Congelei, minhas roupas ficaram duras, meu pé entrou no chão.
Era tão lindo e assustador.
O enorme animal começou a andar em minha direção e após alguns passos começou uma corrida de caça.
Cobriu vários metros numa velocidade absurda e, quando percebi, já estava bem perto de mim.
Pensei: "É isso, um ataque de um leão!".
O bicho veio pra cima de mim e me jogou no chão com um empurrão tonelada.
Seus dentes ficaram a poucos centímetros do meu rosto,
seu bafo esquentava meu nariz.
Fechei os olhos, paralisado, petrificado.
Após alguns instantes, eu ainda ouvia o barulho da chuva.
Pela pressão sobre meu peito sabia que ele ainda estava lá.
Abri os olhos lentamente e lá estava ele, olhando fixamente nos meus olhos.
Quem é você? - ele me perguntou.
Sou Raoni, filho de Francisco e Maria Cecília. - respondi
Silêncio
E você, quem é? - perguntei
O enorme leão, acreditem, desfranziu as sobrancelhas e deu um belo sorriso.
Quem sou eu? - retrocou
Nesse momento ele saiu de cima do meu corpo e ficou olhando para a chuva, sentado, contemplativo.

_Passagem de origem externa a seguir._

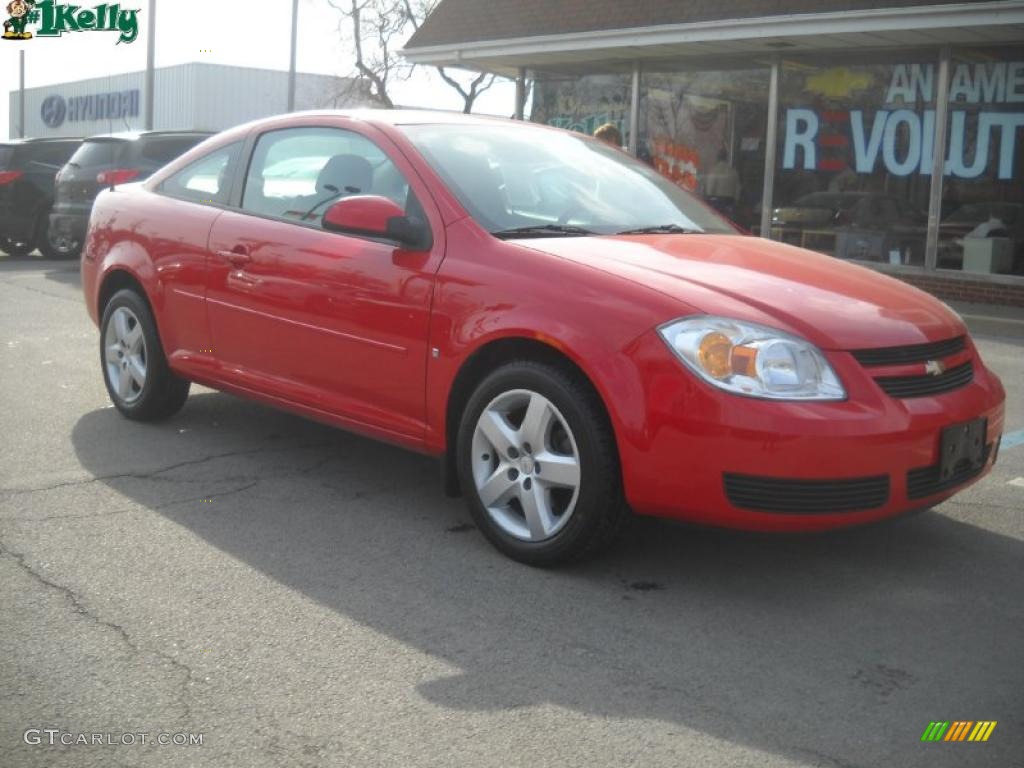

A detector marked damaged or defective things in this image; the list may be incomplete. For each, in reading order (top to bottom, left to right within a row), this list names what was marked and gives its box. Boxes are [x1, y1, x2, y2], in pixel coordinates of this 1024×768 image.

crack in asphalt [0, 438, 335, 499]
crack in asphalt [0, 540, 197, 729]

Virou-se para mim e disse:
"Meu filho, eu sou a Poesia.
Fico muito feliz de ter sido notado por você.
Normalmente perambulo pelas ruas e a maioria das pessoas não me vê.
Fico vagando, perdido, cheirando os restos de grama.
Continue com seu coração esperto, pois existem outras entidades caminhando por ai.
Algumas delas fazem muito mal às pessoas e mesmo assim são notadas e lembradas a todo instante.
Eu não entendo.
Mas, no momento, estou feliz de ter me encontrado com você.
Posso continuar minha viagem em paz"
O leão se levantou, deu mais um sorriso, e começou a caminhar por entre a chuva.
Depois de alguns passos, desapareceu.